CyberSecurityNews

OpenSSL “HollowByte” Vulnerability Lets Hackers Crash Servers With Just 11 Bytes


A newly disclosed vulnerability in OpenSSL, dubbed “HollowByte,” allows a remote, unauthenticated attacker to trigger a denial-of-service (DoS) condition using a malicious payload as small as 11 bytes.

Discovered by the Okta Red Team, the flaw exploits how OpenSSL pre-allocates memory during the TLS handshake, forcing servers to reserve massive memory chunks before any authentication ever occurs.

OpenSSL “HollowByte” Vulnerability

Every TLS handshake begins with a ClientHello message wrapped in a record carrying a 4-byte header that declares the size of the incoming message body. In older OpenSSL versions, the library allocates a receive buffer based purely on that attacker-declared length before any actual data arrives.

When a crafted 11-byte payload lands, the TLS state machine reads the header and triggers the following unvalidated allocation chain:

  • Read Header → grow_init_buf() → OPENSSL_clear_realloc() → malloc(attacker_size)

Since no validation occurs at this stage, a single malicious packet can force malloc() to allocate up to 131 KB based solely on the attacker’s claim. The worker thread then blocks indefinitely, waiting for data that never arrives.

Classic connection-exhaustion attacks like Slowloris rely on holding connections open to starve server threads. HollowByte compounds this with a memory-fragmentation problem rooted in how glibc manages freed memory.

When an attacking connection drops, OpenSSL frees the buffer, but glibc does not immediately return small-to-medium allocations to the operating system; it retains them for potential reuse.

By launching waves of connections with randomized claimed sizes, attackers prevent the allocator from reusing these freed chunks, causing the server’s Resident Set Size (RSS) to climb continuously and permanently, even after the attacker disconnects. The only remedy is killing the process itself.

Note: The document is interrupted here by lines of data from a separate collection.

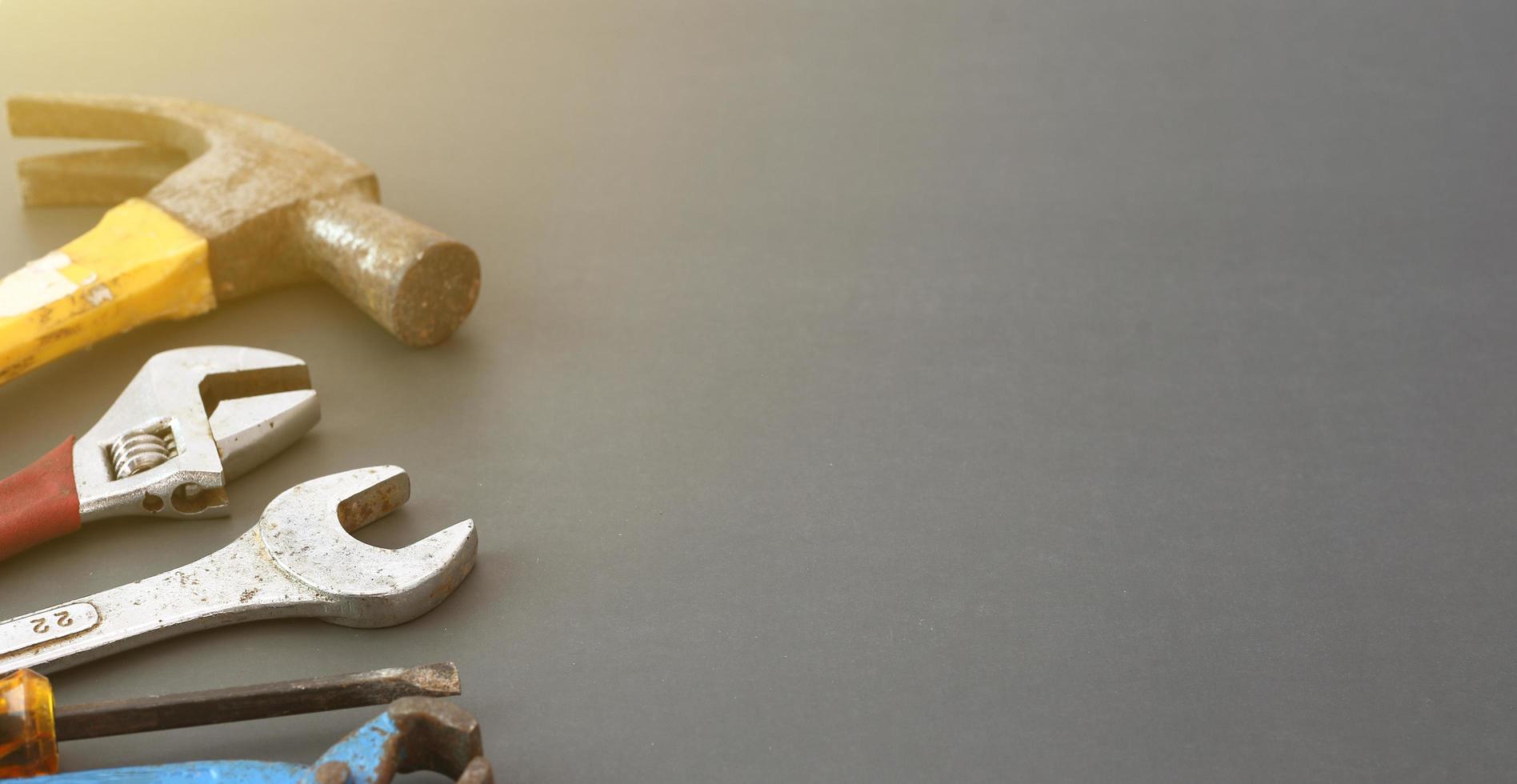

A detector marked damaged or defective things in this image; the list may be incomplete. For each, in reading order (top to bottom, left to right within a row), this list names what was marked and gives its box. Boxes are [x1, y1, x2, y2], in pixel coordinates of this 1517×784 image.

rusty tool [0, 94, 480, 387]
rusty spanner [0, 346, 317, 560]
rusty tool [0, 346, 317, 560]
rusty spanner [0, 464, 477, 675]
rusty tool [0, 464, 480, 675]
rusty tool [0, 662, 461, 778]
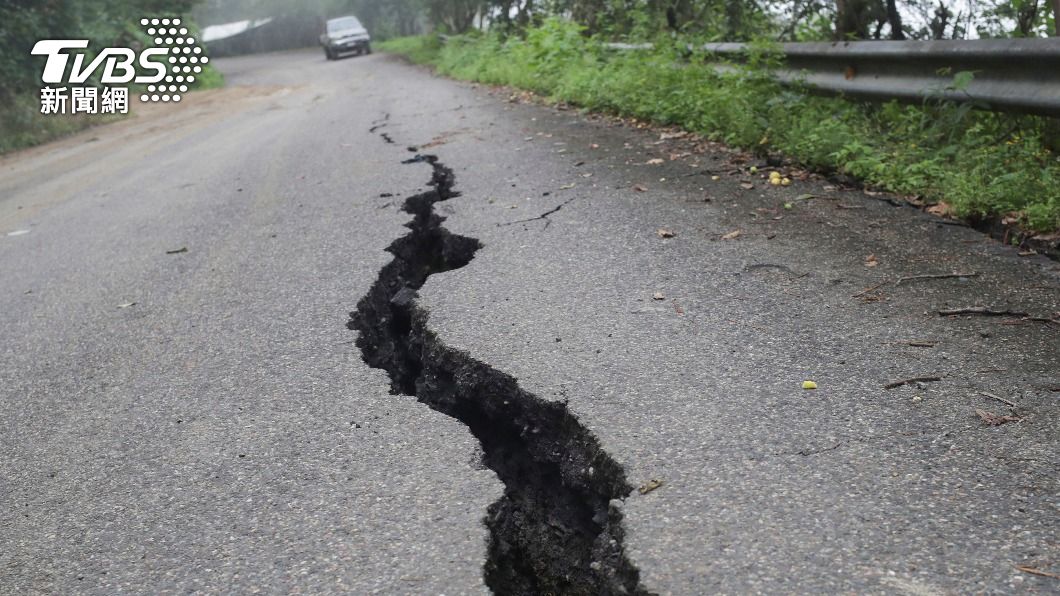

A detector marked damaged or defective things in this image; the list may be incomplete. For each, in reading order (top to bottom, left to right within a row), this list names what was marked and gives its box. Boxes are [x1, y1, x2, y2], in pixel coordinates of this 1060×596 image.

large crack in road [349, 124, 644, 589]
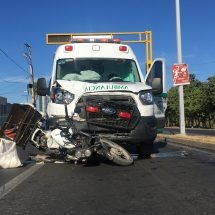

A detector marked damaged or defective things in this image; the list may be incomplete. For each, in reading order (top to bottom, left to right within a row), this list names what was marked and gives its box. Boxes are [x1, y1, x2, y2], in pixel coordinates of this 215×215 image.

crashed motorcycle [30, 101, 134, 165]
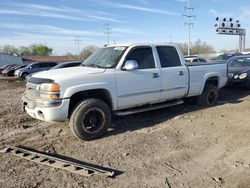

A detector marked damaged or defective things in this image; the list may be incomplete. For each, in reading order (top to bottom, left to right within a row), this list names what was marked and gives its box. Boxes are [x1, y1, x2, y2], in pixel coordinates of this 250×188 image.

rusty metal track [0, 145, 117, 178]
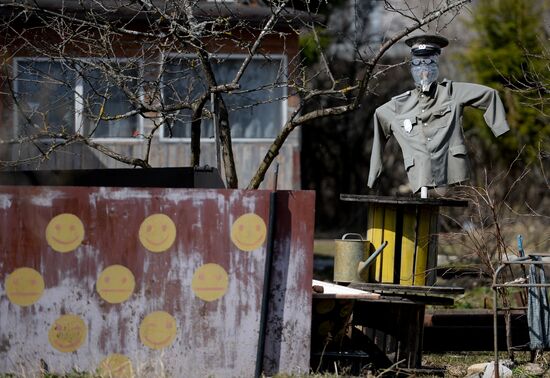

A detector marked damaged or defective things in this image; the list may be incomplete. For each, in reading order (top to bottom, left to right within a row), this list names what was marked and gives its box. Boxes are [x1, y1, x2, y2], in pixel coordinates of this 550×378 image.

rusty metal panel [0, 187, 314, 378]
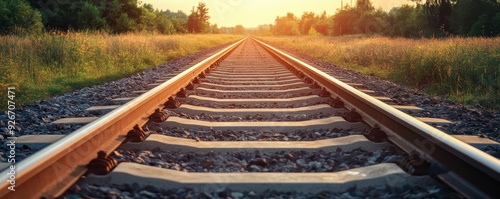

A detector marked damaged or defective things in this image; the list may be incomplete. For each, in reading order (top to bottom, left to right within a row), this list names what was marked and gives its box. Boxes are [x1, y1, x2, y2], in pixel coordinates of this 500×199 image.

rusty rail surface [0, 38, 244, 198]
rusty rail surface [254, 37, 500, 197]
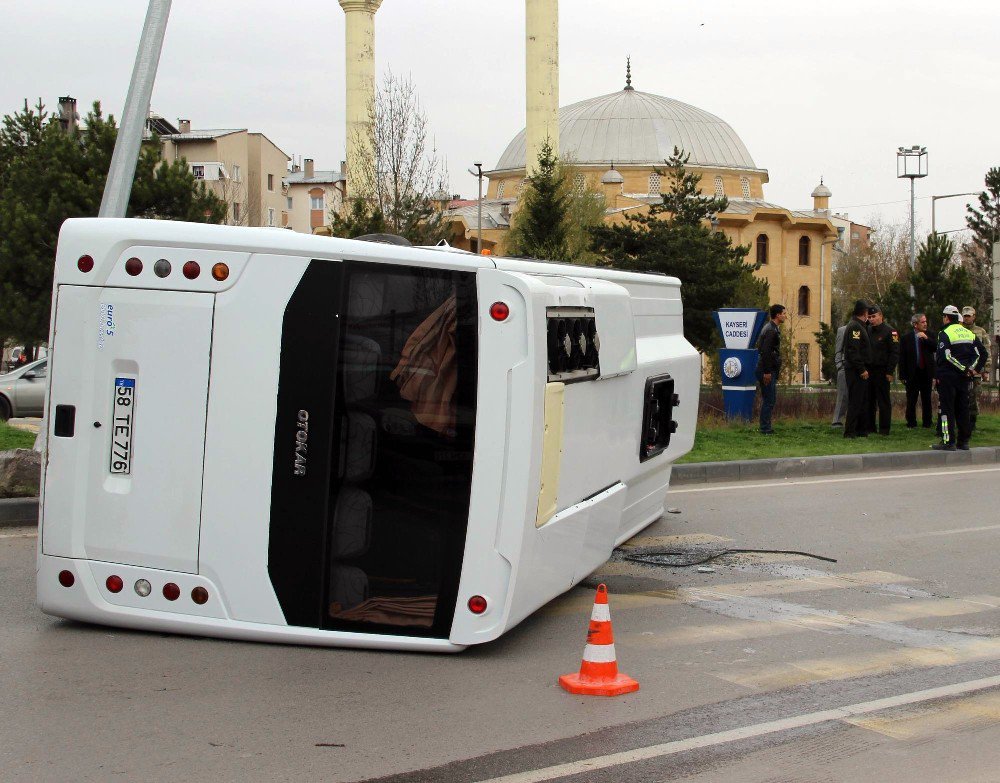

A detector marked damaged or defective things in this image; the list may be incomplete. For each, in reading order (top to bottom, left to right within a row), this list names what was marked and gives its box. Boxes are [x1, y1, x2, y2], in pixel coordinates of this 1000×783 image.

overturned white bus [37, 217, 696, 652]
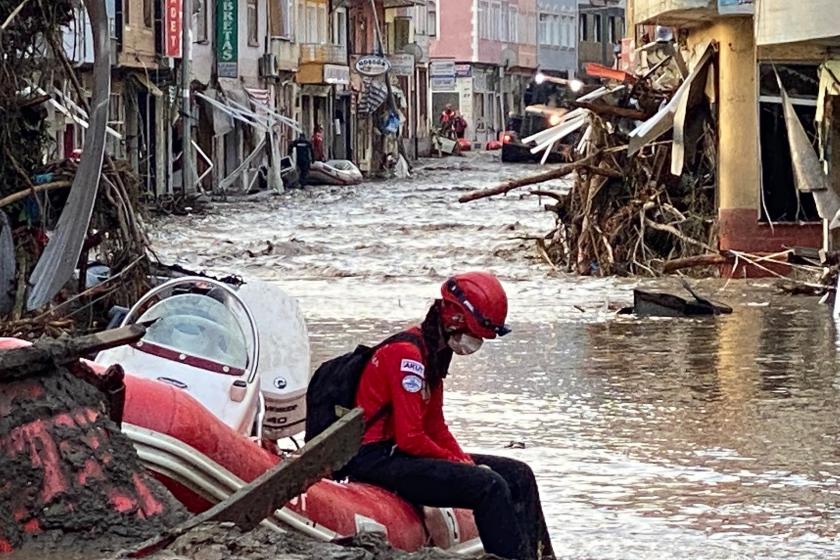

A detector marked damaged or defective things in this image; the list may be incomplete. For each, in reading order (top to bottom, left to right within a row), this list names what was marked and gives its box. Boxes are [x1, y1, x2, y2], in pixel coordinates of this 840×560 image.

damaged building facade [628, 0, 836, 255]
broken wood planks [0, 324, 146, 380]
broken wood planks [130, 410, 366, 556]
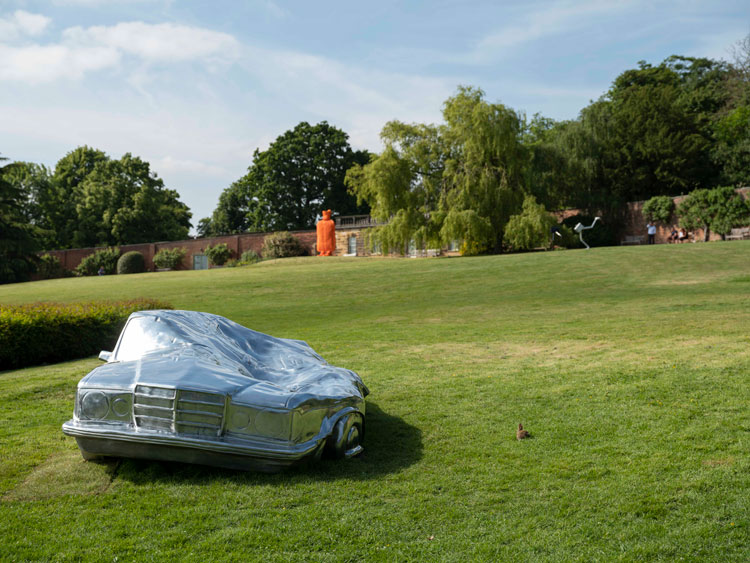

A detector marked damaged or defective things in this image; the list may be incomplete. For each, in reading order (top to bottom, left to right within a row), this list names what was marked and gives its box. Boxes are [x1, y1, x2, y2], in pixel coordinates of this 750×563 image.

Okta Red Team testing on unpatched OpenSSL instances running NGINX revealed severe consequences:

  • In a 1 GB RAM environment, the server was OOM-killed after accumulating 547 MB of frozen, fragmented memory.
  • In a 16 GB RAM environment, the attack locked up 25% of total system memory while staying under standard connection ceilings — meaning typical connection-limiting defenses fail to stop it.

Because OpenSSL underpins a vast swath of internet infrastructure, the vulnerability’s blast radius extends to web servers like Apache and NGINX, language runtimes including Node.js, Python, Ruby, and PHP, and databases such as MySQL and PostgreSQL.

OpenSSL resolved the issue by shifting to incremental buffer growth, merged via pull requests #30792, #30793, and #30794. Instead of trusting the header’s claim outright, OpenSSL now expands the buffer only as bytes actually arrive on the wire — meaning an empty claim costs the server nothing.

The fix was quietly folded into OpenSSL v4.0.1, with silent backports to 3.6.3, 3.5.7, 3.4.6, and 3.0.21. Notably, OpenSSL treated this as a hardening improvement rather than issuing a formal CVE advisory, a pattern seen in other recent OpenSSL disclosures where DoS-class issues are addressed without high-profile CVE designations.

Because HollowByte received silent-patch treatment rather than a CVE, many organizations may not flag it through standard vulnerability scanning. Given OpenSSL’s ubiquity across web servers, runtimes, and databases, security teams should treat this as a priority patch regardless of CVE status.

Tip for Defenders

  • Upgrade to OpenSSL 4.0.1 or the relevant backported version (3.6.3, 3.5.7, 3.4.6, or 3.0.21) immediately.
  • Audit embedded OpenSSL versions in language runtimes (Node.js, Python, Ruby, PHP) since OS-level patches alone won’t fix bundled copies
  • Monitor RSS memory trends on TLS-terminating servers for signs of gradual, unexplained memory bloat consistent with fragmentation attacks.